Dataset items:

※ ※ ※

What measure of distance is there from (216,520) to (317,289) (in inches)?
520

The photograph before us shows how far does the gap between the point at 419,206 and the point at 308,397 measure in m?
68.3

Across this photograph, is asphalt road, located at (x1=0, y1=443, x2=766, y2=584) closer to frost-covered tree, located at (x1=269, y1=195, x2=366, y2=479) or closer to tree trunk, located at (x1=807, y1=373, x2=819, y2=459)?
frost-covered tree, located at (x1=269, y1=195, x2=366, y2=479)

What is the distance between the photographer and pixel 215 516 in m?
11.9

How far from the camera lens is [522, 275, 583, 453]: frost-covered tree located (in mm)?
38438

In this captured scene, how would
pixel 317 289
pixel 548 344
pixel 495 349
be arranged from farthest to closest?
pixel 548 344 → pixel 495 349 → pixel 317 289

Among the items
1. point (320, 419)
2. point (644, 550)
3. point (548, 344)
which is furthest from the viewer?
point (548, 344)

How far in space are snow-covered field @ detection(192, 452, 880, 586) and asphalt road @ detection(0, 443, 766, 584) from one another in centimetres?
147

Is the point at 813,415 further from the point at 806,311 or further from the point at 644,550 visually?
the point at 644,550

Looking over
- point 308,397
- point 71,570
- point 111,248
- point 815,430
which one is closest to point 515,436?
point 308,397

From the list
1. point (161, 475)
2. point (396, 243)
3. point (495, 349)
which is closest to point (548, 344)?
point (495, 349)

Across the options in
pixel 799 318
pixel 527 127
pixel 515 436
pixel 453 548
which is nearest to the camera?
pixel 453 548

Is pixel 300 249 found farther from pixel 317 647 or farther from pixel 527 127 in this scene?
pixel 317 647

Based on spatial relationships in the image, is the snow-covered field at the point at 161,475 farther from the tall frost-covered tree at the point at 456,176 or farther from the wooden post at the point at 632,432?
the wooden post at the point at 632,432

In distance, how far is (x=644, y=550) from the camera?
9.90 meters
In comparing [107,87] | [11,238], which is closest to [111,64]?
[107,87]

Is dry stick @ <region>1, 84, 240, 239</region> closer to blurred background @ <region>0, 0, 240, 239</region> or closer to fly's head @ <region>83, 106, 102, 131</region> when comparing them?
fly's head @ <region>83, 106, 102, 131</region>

※ ※ ※

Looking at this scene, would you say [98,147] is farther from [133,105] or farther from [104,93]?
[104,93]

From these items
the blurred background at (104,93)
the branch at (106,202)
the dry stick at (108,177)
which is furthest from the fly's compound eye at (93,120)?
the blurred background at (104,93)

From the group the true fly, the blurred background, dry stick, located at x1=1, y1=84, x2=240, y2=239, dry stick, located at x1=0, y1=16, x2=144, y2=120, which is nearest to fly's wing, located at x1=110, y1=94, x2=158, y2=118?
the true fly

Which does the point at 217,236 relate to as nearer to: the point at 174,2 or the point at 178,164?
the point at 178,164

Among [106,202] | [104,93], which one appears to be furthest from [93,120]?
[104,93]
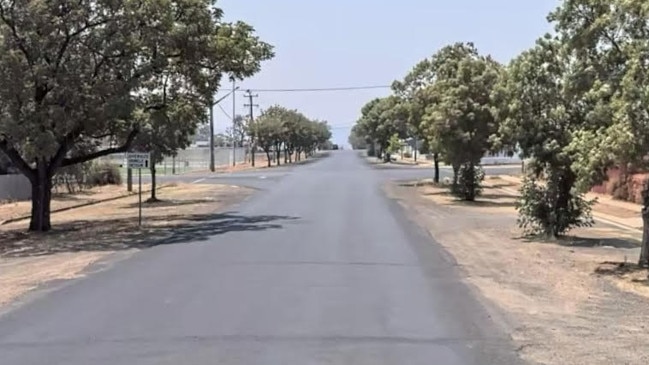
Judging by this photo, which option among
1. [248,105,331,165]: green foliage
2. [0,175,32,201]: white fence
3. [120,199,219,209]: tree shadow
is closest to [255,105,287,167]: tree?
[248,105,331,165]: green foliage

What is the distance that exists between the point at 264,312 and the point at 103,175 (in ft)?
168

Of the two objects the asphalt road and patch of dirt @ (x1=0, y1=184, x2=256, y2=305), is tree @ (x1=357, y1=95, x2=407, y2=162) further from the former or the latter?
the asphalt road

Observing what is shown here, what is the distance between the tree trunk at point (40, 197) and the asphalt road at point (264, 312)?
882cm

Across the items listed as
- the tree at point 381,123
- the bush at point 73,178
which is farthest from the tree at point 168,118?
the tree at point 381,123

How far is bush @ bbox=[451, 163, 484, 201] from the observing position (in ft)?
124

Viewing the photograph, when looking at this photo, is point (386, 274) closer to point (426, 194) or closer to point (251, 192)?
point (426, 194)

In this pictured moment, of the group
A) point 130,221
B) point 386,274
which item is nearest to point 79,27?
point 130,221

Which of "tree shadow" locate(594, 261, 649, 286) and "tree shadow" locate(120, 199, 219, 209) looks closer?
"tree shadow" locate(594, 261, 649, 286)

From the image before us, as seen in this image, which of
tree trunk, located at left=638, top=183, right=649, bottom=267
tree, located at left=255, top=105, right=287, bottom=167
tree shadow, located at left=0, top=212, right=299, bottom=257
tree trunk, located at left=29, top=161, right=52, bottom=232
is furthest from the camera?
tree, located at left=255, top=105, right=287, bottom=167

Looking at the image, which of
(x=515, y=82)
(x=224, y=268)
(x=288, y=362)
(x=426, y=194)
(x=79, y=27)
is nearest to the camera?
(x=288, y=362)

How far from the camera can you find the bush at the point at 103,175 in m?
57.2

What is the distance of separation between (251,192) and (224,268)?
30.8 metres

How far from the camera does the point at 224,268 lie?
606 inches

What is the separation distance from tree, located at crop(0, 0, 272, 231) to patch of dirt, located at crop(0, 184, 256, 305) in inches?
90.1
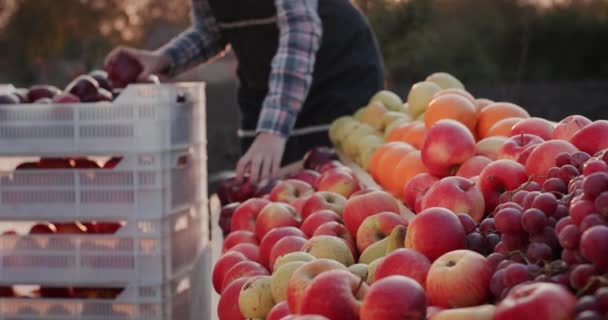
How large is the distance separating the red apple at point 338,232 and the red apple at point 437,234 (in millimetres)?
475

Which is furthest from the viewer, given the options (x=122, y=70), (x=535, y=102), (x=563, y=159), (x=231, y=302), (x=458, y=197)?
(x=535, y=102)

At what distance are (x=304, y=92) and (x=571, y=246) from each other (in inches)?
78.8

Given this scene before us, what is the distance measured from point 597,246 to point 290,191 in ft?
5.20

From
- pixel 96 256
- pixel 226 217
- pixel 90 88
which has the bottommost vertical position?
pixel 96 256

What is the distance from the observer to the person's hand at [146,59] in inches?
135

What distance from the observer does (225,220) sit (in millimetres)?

※ ※ ※

Written problem
Extract every line of the data above that contains the string "wooden", treating uppercase and lowercase letters as distinct.

Output below
Based on spatial relationships in the image, is the snow-covered field at the point at 161,475 farther from the tall frost-covered tree at the point at 456,176 or farther from the wooden post at the point at 632,432?
the wooden post at the point at 632,432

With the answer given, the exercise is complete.